Legacy retailers like Party City and Staples are increasingly teaming up on shop-in-shops in a bid for relevance
After filing for bankruptcy in 2024 and closing its stores over the past year, Party City is making a return. But this time, it’s taking up space within another familiar retailer: Staples is launching Party City store-within-stores at 700 of its locations this summer, offering a selection of party supplies, decor and balloons.
“By bringing Party City into Staples stores, we’re expanding what customers can accomplish in one place — combining helium balloons and party supplies with our print and marketing services to offer a complete solution for celebrations, from graduations to grand openings and everything in between,” Marshall Warkentin, president of Staples U.S. Retail, said in a statement.
But Party City and Staples aren’t the only large-scale brick-and-mortar retailers that are partnering up. In recent weeks, Bed Bath & Beyond announced the acquisition of The Container Store for $150 million. The Container Store had previously filed for bankruptcy at the end of 2024 as it struggled under a pile of debt.
The deal will entail a redesign, as 98 existing Container Store locations are rebranded The Container Store + Bed Bath & Beyond. Moreover, The Container Store is set to eliminate 30% of its merchandise to make way for Bed Bath & Beyond merchandise.
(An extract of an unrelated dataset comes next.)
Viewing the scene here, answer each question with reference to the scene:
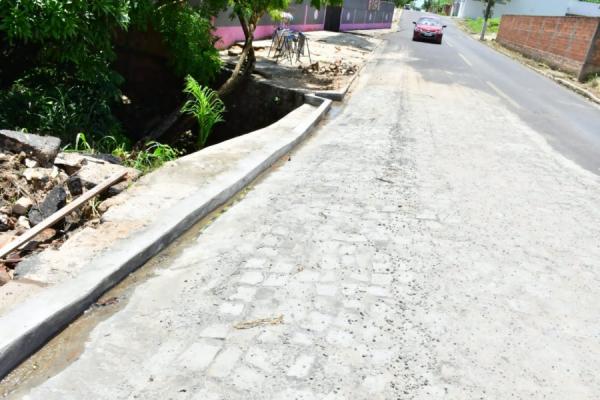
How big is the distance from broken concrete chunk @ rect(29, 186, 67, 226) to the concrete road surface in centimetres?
148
It all points to a similar trend: Legacy retailers with a sprawling brick-and-mortar presence are teaming up with familiar brand names in a bid for relevance and to modernize their assortments. The trend is not new — Macy’s, for example, previously revived Toys “R” Us with in-store shop-in-shops. However, the strategy has been gaining momentum, as seen by Staples and The Container Store. The hope is that a sense of nostalgia will drive former fans and customers to visit these shop-in-shops — and help both brands present an in-store assortment better suited to the modern customer journey.
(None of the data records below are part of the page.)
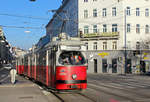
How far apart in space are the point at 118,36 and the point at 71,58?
3534 cm

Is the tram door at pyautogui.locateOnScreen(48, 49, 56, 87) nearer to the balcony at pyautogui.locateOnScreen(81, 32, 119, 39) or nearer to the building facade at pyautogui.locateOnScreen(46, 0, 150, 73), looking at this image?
the balcony at pyautogui.locateOnScreen(81, 32, 119, 39)

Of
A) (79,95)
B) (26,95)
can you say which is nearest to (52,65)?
(26,95)

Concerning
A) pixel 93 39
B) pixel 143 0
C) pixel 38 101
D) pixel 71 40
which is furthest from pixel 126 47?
pixel 38 101

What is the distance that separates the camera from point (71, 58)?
13.2m

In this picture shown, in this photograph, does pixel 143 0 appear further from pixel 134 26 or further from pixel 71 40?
pixel 71 40

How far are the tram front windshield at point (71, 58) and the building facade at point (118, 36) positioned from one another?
34.6 metres

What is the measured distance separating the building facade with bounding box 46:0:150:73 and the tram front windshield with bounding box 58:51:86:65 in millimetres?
34566

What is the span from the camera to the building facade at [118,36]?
47906mm

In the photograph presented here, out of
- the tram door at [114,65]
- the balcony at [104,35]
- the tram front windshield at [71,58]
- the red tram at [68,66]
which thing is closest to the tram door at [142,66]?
the tram door at [114,65]

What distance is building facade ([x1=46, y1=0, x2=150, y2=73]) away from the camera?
1886 inches

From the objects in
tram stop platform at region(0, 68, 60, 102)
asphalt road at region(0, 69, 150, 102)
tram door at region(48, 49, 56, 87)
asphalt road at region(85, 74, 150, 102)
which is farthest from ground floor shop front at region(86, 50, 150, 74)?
tram door at region(48, 49, 56, 87)

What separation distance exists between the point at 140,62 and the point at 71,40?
123 ft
Sunny Bonnell, co-founder and CEO of branding agency Motto, who has worked with companies like Disney and Spotify, said that these brands’ relaunched forms “feel strategically deliberate.”
“It raises a fair question: ‘If these brands couldn’t sustain themselves before, why bring them back now?’” Bonnell said. Part of the answer, she said, is likely more cultural than commercial. “These brands didn’t vanish from memory; they just couldn’t stay relevant in a specific operating model,” she said. “What’s being revived is the connection, not the original structure.”
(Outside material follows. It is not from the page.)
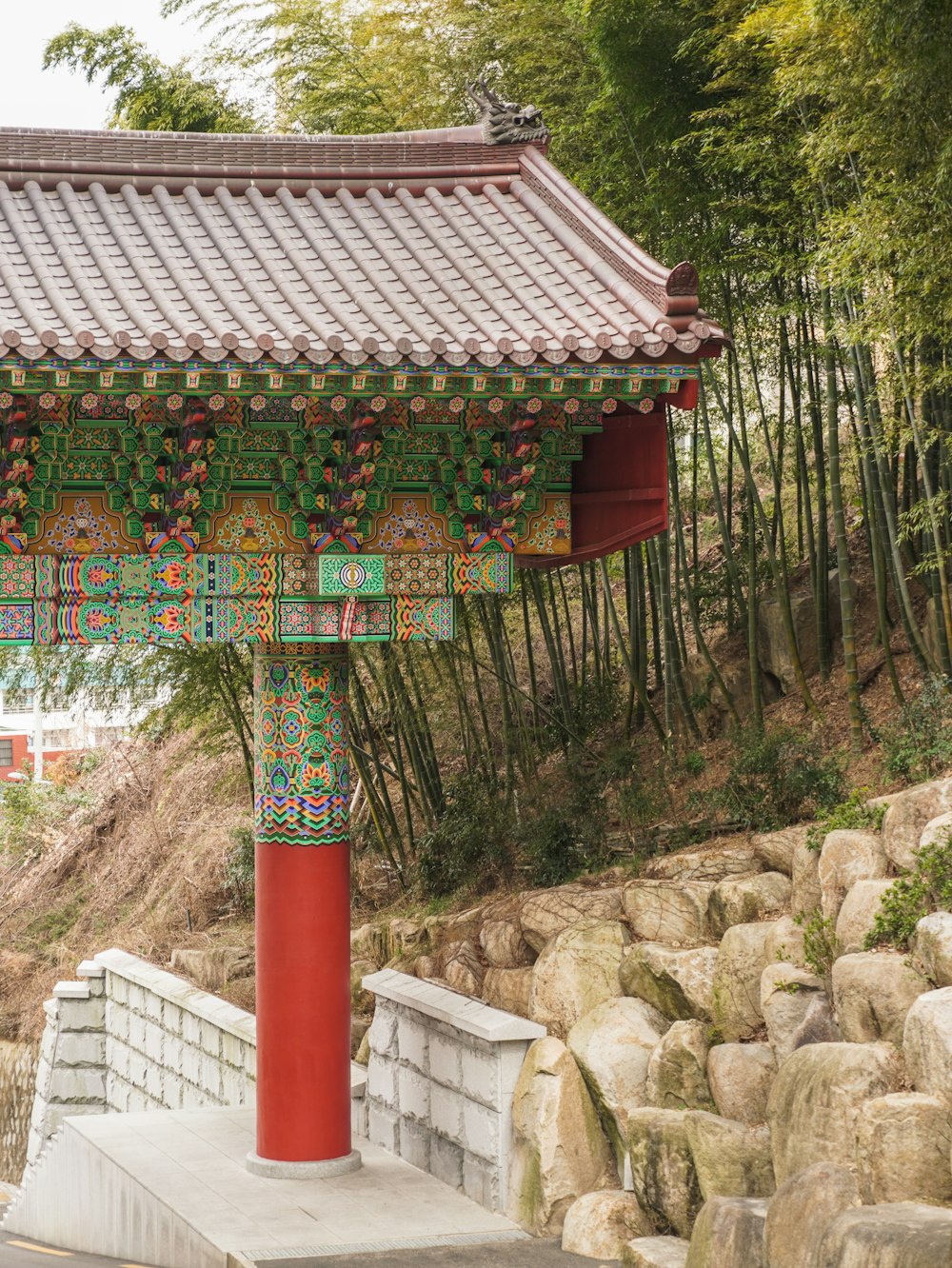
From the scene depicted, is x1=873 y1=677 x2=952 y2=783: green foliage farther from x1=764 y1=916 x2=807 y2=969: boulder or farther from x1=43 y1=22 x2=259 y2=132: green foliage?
x1=43 y1=22 x2=259 y2=132: green foliage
Bonnell added that the acquiring retailers that are swooping in are extracting value from what still resonates about the zombie brands among consumers. “In today’s market, attention is expensive and trust is fragile,” she said. So a legacy name offers a level of immediate recognition that would otherwise take years to cultivate from scratch.
However, Bonnell noted that companies behind the brand revivals are not trying to rebuild what failed. These brands are being reimagined within new systems like shop-in-shops, partnerships and licensing models. That reduces the risk of operating these brands through built-in distribution. “They’re no longer carrying the full weight of retail,” Bonnell said.
Ivan Kayser, CEO of brand consultancy Redscout, agrees that the appeal of the brand resurrection points to just how hard it has become to grow a retail brand from scratch.
“I think [the trend] has less to do with tapping into what these brands stand for, nostalgia or otherwise, and more to do with how extremely hard and expensive it is to build brand awareness today,” Kayser said. Investors are making an arbitrage decision that it will be cheaper and faster to entirely redefine brands rather than build new ones, he said.
Some of the co-branded comebacks also speak to how the physical retail experience is still largely impacting consumer behavior and shaping expectations. “Those things are very hard to recreate in e-commerce where CAC means every bit of friction risks making the brand unprofitable,” said Kayser.
It’s not just long-dead retailers like Toys “R” Us that are being brought back to life by other retailers. Some of these comebacks are now happening almost immediately, as competitors realize the value of scooping up a bankrupt brand’s IP. In 2025, Michaels acquired the IP assets and private labels of competitor Joann following Joann’s bankruptcy and store closures.
Then, last September, Michaels unveiled its Knit & Sew Shop. These are co-branded sections featuring Joann’s logo, offering an assortment of threads and yarn, among other sewing supplies. And long before The Container Store jumped on the opportunity, Overstock quickly acquired Bed Bath & Beyond’s assets during the liquidation process in 2022 and relaunched it on Overstock’s website.
“My guess is we’ll see more of these, and we’ll see these old-new brands be more innovative when it comes to unique experiences,” Kayser said.
While nostalgia can pique people’s interest, Bonnell said it cannot sustain a business long term. As such, the risk of another failure doesn’t go away after the brand comeback. “The danger is treating the comeback like a sequel no one asked for,” Bonnell said. “If the story doesn’t evolve, audiences will move on quickly.”